Tribunal Administratif de Limoges — Décision N° TA87-2100272

jeudi 12 octobre 2023

JuridictionTribunal Administratif de Limoges
SectionTribunal Administratif de Limoges
N° DossierTA87-2100272
TypeDécision
RecoursExcès de pouvoir
Formation2ème chambre
Avocat requérantROUX

Texte intégral

Vu la procédure suivante :

Par une requête enregistrée le 12 février 2021, M. A D C, représenté par Me Roux, demande au tribunal :

1°) d'annuler la décision du 15 octobre 2020 par laquelle la directrice territoriale de Limoges de l'Office français de l'immigration et de l'intégration (Ofii) a rejeté sa demande de bénéfice des conditions matérielles d'accueil ;

2°) d'enjoindre à l'Ofii de lui accorder le bénéfice des conditions matérielles d'accueil dans un délai d'un mois à compter de la notification du jugement à intervenir, sous astreinte de 100 euros par jour de retard ;

3°) de mettre à la charge de l'Ofii une somme de 1 794 euros à verser à son conseil au titre des articles 37 de la loi du 10 juillet 1991 et L. 761-1 du code de justice administrative, sous réserve de renonciation au bénéfice de l'aide juridictionnelle.

Il soutient que :

- la décision n'est pas suffisamment motivée ;

- elle est entachée d'un vice de procédure tenant au défaut d'entretien tendant à l'évaluation de sa vulnérabilité ;

- elle est entachée d'une erreur de fait et d'un défaut d'examen sérieux et complet de sa situation.

Par un mémoire en défense, enregistré le 26 juin 2023, l'Office français de l'immigration et de l'intégration conclut au rejet de la requête.

Il soutient que :

- les moyens soulevés sont inopérants du fait de la situation de compétence liée dans laquelle se trouvait l'Ofii ;

- les moyens sont infondés.

Par une ordonnance du 19 juin 2023, la clôture de l'instruction a été fixée au 5 juillet 2023 à 17h00.

M. C a été admis au bénéfice de l'aide juridictionnelle totale par une décision du 16 décembre 2020.

Vu les autres pièces du dossier.

Vu :

- le code de l'entrée et du séjour des étrangers et du droit d'asile ;

- la loi n° 91-647 du 10 juillet 1991 ;

- le code de justice administrative.

Le président de la formation de jugement a dispensé le rapporteur public, sur sa proposition, de prononcer des conclusions à l'audience.

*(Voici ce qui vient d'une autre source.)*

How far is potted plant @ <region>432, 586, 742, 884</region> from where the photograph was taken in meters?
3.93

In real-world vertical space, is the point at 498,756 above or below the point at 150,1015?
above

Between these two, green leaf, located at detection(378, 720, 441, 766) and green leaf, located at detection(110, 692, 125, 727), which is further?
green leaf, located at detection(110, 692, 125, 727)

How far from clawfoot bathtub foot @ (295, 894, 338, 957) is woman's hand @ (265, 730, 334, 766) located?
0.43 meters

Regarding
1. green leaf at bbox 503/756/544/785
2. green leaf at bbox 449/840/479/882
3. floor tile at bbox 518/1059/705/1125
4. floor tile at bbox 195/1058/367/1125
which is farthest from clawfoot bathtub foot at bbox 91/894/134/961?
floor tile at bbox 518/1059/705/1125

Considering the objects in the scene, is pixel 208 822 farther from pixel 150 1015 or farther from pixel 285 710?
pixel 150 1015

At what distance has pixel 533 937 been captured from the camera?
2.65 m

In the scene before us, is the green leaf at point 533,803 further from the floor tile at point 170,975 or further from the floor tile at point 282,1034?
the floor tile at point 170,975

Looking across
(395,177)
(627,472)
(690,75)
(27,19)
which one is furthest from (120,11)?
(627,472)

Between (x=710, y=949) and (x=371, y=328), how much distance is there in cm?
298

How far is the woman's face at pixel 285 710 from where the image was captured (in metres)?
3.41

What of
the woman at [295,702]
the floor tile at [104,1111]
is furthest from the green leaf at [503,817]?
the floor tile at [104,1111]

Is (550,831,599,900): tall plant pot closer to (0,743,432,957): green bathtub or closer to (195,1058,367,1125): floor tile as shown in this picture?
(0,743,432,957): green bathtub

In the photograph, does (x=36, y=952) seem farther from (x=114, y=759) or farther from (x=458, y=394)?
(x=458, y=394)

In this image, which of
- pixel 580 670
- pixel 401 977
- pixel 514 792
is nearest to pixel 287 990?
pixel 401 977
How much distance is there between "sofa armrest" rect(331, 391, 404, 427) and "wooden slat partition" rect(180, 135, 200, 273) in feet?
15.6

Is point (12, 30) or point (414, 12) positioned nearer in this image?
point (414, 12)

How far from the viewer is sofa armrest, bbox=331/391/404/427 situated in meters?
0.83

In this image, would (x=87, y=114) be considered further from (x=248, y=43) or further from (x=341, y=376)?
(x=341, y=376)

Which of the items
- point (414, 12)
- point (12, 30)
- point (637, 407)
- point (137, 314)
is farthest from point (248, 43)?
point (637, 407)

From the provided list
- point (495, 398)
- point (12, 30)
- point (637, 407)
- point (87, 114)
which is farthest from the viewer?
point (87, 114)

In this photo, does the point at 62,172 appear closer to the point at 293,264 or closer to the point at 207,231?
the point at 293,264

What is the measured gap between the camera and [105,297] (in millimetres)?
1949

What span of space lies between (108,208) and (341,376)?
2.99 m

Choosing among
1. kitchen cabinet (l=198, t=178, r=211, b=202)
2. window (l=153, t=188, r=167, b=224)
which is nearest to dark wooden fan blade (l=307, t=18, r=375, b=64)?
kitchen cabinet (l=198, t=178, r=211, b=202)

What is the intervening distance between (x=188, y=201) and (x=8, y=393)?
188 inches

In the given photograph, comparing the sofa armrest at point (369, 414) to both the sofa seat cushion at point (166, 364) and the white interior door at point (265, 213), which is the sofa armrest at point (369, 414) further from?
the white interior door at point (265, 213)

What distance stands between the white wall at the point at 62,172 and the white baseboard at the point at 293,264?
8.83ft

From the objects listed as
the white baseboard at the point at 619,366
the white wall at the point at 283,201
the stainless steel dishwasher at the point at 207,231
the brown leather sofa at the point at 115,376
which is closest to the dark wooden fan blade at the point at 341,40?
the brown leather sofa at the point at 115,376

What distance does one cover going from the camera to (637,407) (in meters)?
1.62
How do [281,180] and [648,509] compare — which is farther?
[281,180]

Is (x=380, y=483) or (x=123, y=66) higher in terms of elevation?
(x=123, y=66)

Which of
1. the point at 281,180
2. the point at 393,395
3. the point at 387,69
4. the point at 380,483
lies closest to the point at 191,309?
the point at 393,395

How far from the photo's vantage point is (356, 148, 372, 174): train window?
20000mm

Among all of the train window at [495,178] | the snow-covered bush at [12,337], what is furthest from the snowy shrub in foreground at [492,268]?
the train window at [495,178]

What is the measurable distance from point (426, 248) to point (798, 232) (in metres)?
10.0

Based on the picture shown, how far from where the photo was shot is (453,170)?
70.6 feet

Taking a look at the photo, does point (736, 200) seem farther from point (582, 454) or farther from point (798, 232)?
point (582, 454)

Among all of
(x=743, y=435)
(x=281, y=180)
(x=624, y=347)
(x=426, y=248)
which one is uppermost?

Les parties ont été régulièrement averties du jour de l'audience.

Le rapport de Mme Gaullier-Chatagner a été entendu au cours de l'audience publique à laquelle aucune des parties n'était présente ou représentée.

Considérant ce qui suit :

1. M. C, ressortissant nigérien, a déposé une demande d'asile qui a été enregistrée au guichet unique de la préfecture de la Haute-Vienne le 15 octobre 2020. Par une décision du même jour, dont il demande l'annulation, la directrice territoriale de l'Ofii a refusé de lui accorder le bénéfice des conditions matérielles d'accueil.

Sur les conclusions aux fins d'annulation :

2. En premier lieu, la décision litigieuse par laquelle la demande de M. C tendant au bénéfice des conditions matérielles d'accueil a été rejetée, comporte les considérations de droit et de fait sur lesquelles la directrice territoriale de l'Ofii s'est fondée. Elle vise les dispositions du code de l'entrée et du séjour des étrangers et du droit d'asile sur le fondement desquelles elle a été prise et énonce, bien que brièvement, que le rejet de la demande est justifié par la présentation de la demande d'asile plus de quatre-vingt-dix jours après l'entrée sur le territoire français du requérant. Une telle motivation est suffisante, en droit comme en fait. Par suite, le moyen tiré du défaut de motivation de cette décision manque en fait et doit être écarté.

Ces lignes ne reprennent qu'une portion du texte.